AUSZUG —
·····

Wieso gefallen dir denn „plötzlich“ weiße Sneakers? Oder Jeans mit Fransen-Saum? Weine aus der Region? Ist das alles nur reine Willkür der wankelmütigen Mode-Industrie? Nein.
„Und, was ist gerade so im Trend?“. Keine Frage hört man als Modejournalist wohl häufiger von Freunden oder beim ersten Small-Talk mit neuen Bekanntschaften. Gleichwohl werden die meisten Menschen direkt hinterherschieben, dass sie sich gar nicht für Trends interessieren und einfach anziehen, was Ihnen gefällt, um keinem Trend hinterherzulaufen“. Das ist, liebe Mode-Verachter, ein Irrtum!
Vom Catwalk auf den Wühltisch
Viele werden folgende berühmte Szene aus dem Kino-Erfolg „Der Teufel trägt Prada“ kennen: Die neue Assistentin Andy (Anne Hathaway) fremdelt noch mit der High Fashion Welt, sie schmunzelt darüber, dass zwei Redakteurinnen intensiv darüber grübeln, welchen Gürtel sie für einen Look auswählen – für Andy sehen die Gürtel nahezu identisch aus.
Miranda Priestly: Something funny?
Andy Sachs: No. No, no. Nothing’s… You know, it’s just that both those belts look exactly the same to me. You know, I’m still learning about all this stuff and, uh…
Miranda Priestly: ‚This… stuff‘? Oh. Okay. I see. You think this has nothing to do with you. You go to your closet and you select… I don’t know… that lumpy blue sweater, for instance because you’re trying to tell the world that you take yourself too seriously to care about what you put on your back. But what you don’t know is that that sweater is not just blue, it’s not turquoise. It’s not lapis. It’s actually cerulean. And you’re also blithely unaware of the fact that in 2002, Oscar de la Renta did a collection of cerulean gowns. And then I think it was Yves Saint Laurent… wasn’t it who showed cerulean military jackets? I think we need a jacket here. And then cerulean quickly showed up in the collections of eight different designers. And then it, uh, filtered down through the department stores and then trickled on down into some tragic Casual Corner where you, no doubt, fished it out of some clearance bin. However, that blue represents millions of dollars and countless jobs and it’s sort of comical how you think that you’ve made a choice that exempts you from the fashion industry when, in fact, you’re wearing the sweater that was selected for you by the people in this room from a pile of stuff.

·····

ZU ERLEDIGENDE AUFGABEN —
a) Übersetze diesen Satz aus dem Auszug über Modetrends ins Englische: „Keine Frage hört man als Modejournalist wohl häufiger von Freunden oder beim ersten Small-Talk mit neuen Bekanntschaften.“
b) Knüpfe an den Auszug über Modetrends an und führe ihn nach seinem letzten Satz weiter.

ERFASSTE DATEN —
·····

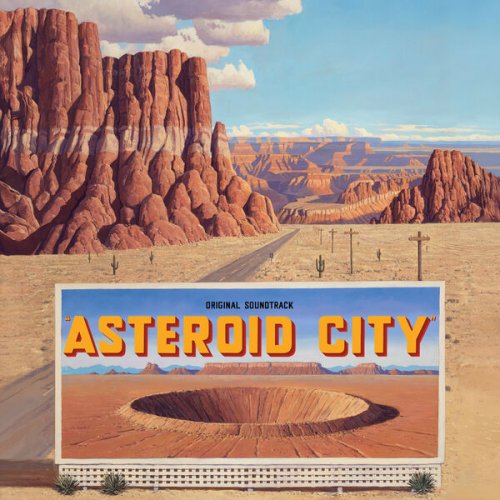 Various Artists - Asteroid City (2023)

·····

LÖSUNGEN ZUR ÜBUNG —
a) As a fashion journalist, there is probably no question you hear more often from friends or during the first small talk with new acquaintances.

b)
Dieses launige Zitat sachlich formuliert: Trendagenturen oder Inhouse-Abteilungen bei großen Unternehmen versuchen in Styleguides möglichst genau den Zeitgeist einzufangen und daraus resultierende Bedürfnisse und Trends in Moodboards zusammenzufassen -> Designer, Stoffhersteller etc. arbeiten mit diesen Ergebnissen und setzten sie in ihre Ästhetik und Vision um -> Individualisten spiegeln diese Entwicklung im Straßenbild, Modemagazine/Blogger/Opinion Leader etc. greifen Stile auf, Anzeigen unterstützen die Verbreitung: der Look kommt im Mainstream, also der großen Masse, an. Trends müssen massentauglich sein, da sie sonst nur eine Randerscheinung bleiben werden (Microtrend, oft branchenspezifisch).
In dieser Szene aus „Der Teufel trägt Prada“ sind wir schon sehr nah mit der Lupe dran. Eine Trend-Farbe ist nur ein winziger Unterpunkt umfassender, gesellschaftlicher Bewegungen. Trends werden als oberflächliche, vergängliche Mode gesehen – auch weil mittlerweile nicht nur saisonal, sondern täglich neue Trend-Sneaker, It-Bags und Must-Haves proklamiert werden. Ein lachser Umgang mit dem Trend-Begriff, aber man muss ja die Seiten füllen / Klicks erreichen / Instagram füttern.
Matthias Horx vom Zukunftsinstitut, einer der geachtetsten Zukunftsforscher, beschreibt den Begriff so: „Ein Trend ist nichts anderes als eine Veränderungsbewegung oder ein Wandlungsprozess. Er ist grundsätzlich ein Gegenwartsphänomen und kann – entgegen eines verbreiteten Irrtums – nicht prognostiziert werden.“ Trendprognosen entstehen IMMER interdisziplinär und auf Basis der Gegenwart. Um die gesellschaftliche Dimension von Trends zu erkennen, hilft die Kenntnis der verschiedenen „Trend-Arten“. Horx beschreibt sie so:
Megatrend: Die Blockbuster unter den Trends
Megatrends sind Veränderungsprozesse, die langfristig, nachhaltig und komplex die gesamte Welt verändern, unter Einbeziehung der Metatrends (unveränderbare, übergeordnete Entwicklungen wie der Klimawandel). Sie unterscheiden sich von anderen Trendarten deutlich dadurch, dass sie nicht auf ein Segment, eine Branche, eine Region oder ein einzelnes Thema – oder einen simplen Markt – beschränkt sind. Megatrends durchdringen alle gesellschaftlichen Bereiche, verändern Politik, Lebenswelten und Wertesysteme. Man nennt sie auch: „Lawinen in Zeitlupe“.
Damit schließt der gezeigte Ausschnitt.